Interview de Mauricio Sotelo Vargas (Cabezas de Cera)
par Bruno Ricard

Mauricio Sotelo de Vargas est un personnage aussi étonnant que son groupe est original. Le concert donné par ce dernier au festival Prog’Sud des Pennes Mirabeau aura été particulièrement hypnotisant. Imaginez un trio qui mélange l’électricité et la puissance du rock au folklore mexicain, au free-jazz avec un soupçon de rock progressif à la manière de King Crimson et vous aurez un aperçu forcément incomplet de la musique de Cabezas de Cera.

Autant être franc, je suis avant tout allé à ce concert pour y entendre du Stick Chapman. Car effectivement, Mauricio est un des rares musiciens pratiquant le Stick dans son pays. Mais j’y ai surtout entendu de la Musique avec un grand M, par un musicien au sens premier du terme, qui maîtrise un nombre impressionnant d’instruments aussi délirants les uns que les autres, et parmi lesquels le Stick Chapman n’est rien d’autre qu’un instrument parmi d’autres. Et au final, j’ai plus retenu du concert ses longues interventions au charrofono et à la jalona prima pour n’en citer que quelques uns.

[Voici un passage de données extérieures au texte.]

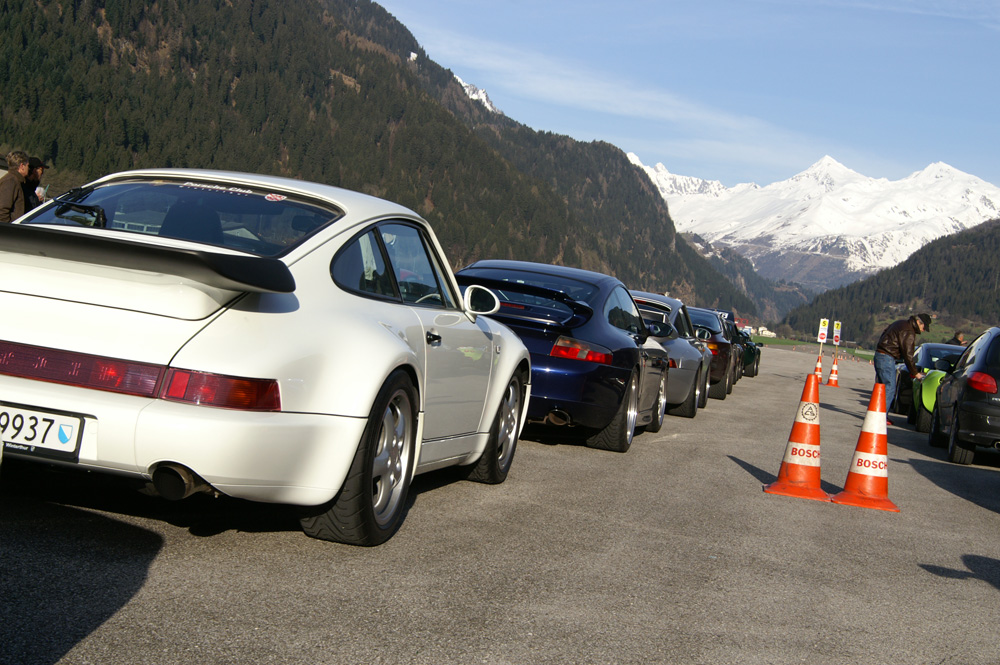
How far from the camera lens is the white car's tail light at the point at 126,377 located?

En ce qui concerne la prestation du groupe à proprement parler, celui-ci joue beaucoup avec les nuances de niveau sonore entre les différentes parties qui font incroyablement respirer la musique. Par ailleurs, les différents titres juxtaposent assez fréquemment des parties écrites, d’une rare complexité, notamment au niveau rythmique (le batteur s’avère être un expert des parties polyrythmiques), à de longues plages improvisées où le saxophoniste, qui joue aussi bien du ténor, de l’alto, de la flûte que de l’EWI (saxophone MIDI), s’en donne à cœur joie (il est le principal artisan du côté « free jazz »). Tout cela conjugué vous fera découvrir une musique véritablement hors normes.

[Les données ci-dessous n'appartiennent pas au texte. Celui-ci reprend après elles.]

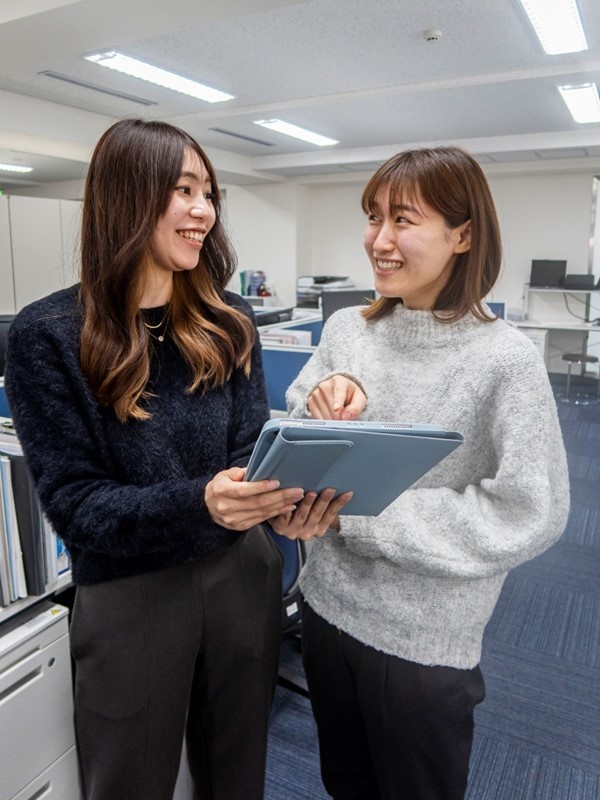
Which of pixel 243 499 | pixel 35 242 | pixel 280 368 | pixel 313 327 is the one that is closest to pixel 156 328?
pixel 243 499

L’entretien que j’ai eu ensuite avec Mauricio Sotelo Vargas est, comme d’habitude, parti dans tous les sens, celui-ci étant particulièrement bavard et amusant, même si ma méconnaissance, pour ne pas dire plus, de la langue espagnole, ne m’a pas permis de tout saisir. Voici un condensé de ma discussion avec lui, traduite tant bien que mal.

En tout cas, le personnage s’est révélé d’une gentillesse inégalable : si jamais son groupe passe dans vos environs, n’hésitez pas à passer lui faire la bise !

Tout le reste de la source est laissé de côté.